Takens-type reconstruction theorems of one-sided dynamical systems on compact metric spaces

TL;DR

This paper extends Takens' reconstruction theorems from smooth manifolds to a broad class of compact metric spaces, including fractals and dendrites, using topological methods.

Contribution

It generalizes Takens' theorems to one-sided dynamical systems on complex spaces like fractals and branched manifolds, beyond smooth manifolds.

Findings

Reconstruction theorems for compact metric spaces including fractals.

Application of topological methods to extend existing theorems.
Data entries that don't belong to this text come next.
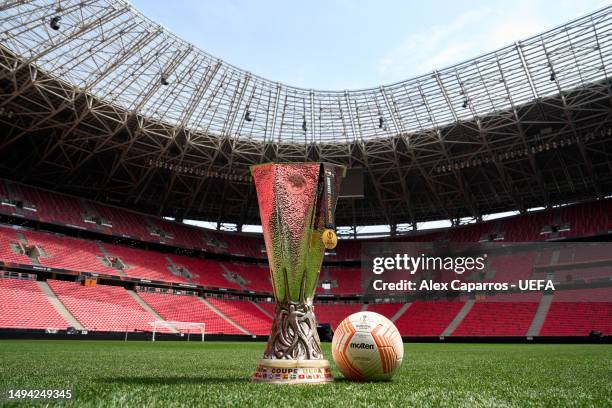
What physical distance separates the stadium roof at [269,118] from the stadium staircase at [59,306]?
10.5 meters

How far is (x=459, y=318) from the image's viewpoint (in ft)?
138

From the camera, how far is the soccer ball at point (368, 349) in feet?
21.3

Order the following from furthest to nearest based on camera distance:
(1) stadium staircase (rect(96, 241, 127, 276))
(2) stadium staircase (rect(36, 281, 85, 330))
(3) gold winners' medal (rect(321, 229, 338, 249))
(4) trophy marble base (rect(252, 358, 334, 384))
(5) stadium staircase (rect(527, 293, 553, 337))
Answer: (1) stadium staircase (rect(96, 241, 127, 276))
(5) stadium staircase (rect(527, 293, 553, 337))
(2) stadium staircase (rect(36, 281, 85, 330))
(3) gold winners' medal (rect(321, 229, 338, 249))
(4) trophy marble base (rect(252, 358, 334, 384))

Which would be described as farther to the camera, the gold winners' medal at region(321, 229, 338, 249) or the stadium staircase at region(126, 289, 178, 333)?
the stadium staircase at region(126, 289, 178, 333)

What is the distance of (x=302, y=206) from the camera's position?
22.7 feet

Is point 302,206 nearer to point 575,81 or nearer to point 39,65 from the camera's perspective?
point 39,65

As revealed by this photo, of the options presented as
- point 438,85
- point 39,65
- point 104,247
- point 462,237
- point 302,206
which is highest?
point 438,85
Inclusion of spaces like Sierpiński carpet and dendrites.

Abstract

The reconstruction theorem deals with dynamical systems that are given by a map $T:X\to X$ of a compact metric space $X$ together with an observable $f:X \to \R$ from $X$ to the real line $\R$. In 1981, by use of Whitney's embedding theorem, Takens proved that if $T:M\to M$ is a diffeomorphism on a compact smooth manifold $M$ with $\dim M=d$, for generic $(T,f)$ there is a bijection between elements $x \in M$ and corresponding sequence $(fT^j(x))_{j=0}^{2d}$, and moreover, in 2002 Takens proved a generalized version for endomorphisms. In natural sciences and physical engineering, there has been an increase in importance of fractal sets and more complicated spaces, and also in mathematics, many topological and dynamical properties and stochastic analysis of such spaces have been studied. In the present paper, by use of some topological methods we extend the Takens' reconstruction theorems of compact smooth manifolds to reconstruction theorems of one-sided dynamical systems for a large class of compact metric spaces, which contains PL-manifolds, branched manifolds and some fractal sets, e.g. Menger manifolds, Sierpi\'nski carpet and Sierpi\'nski gasket and dendrites, etc.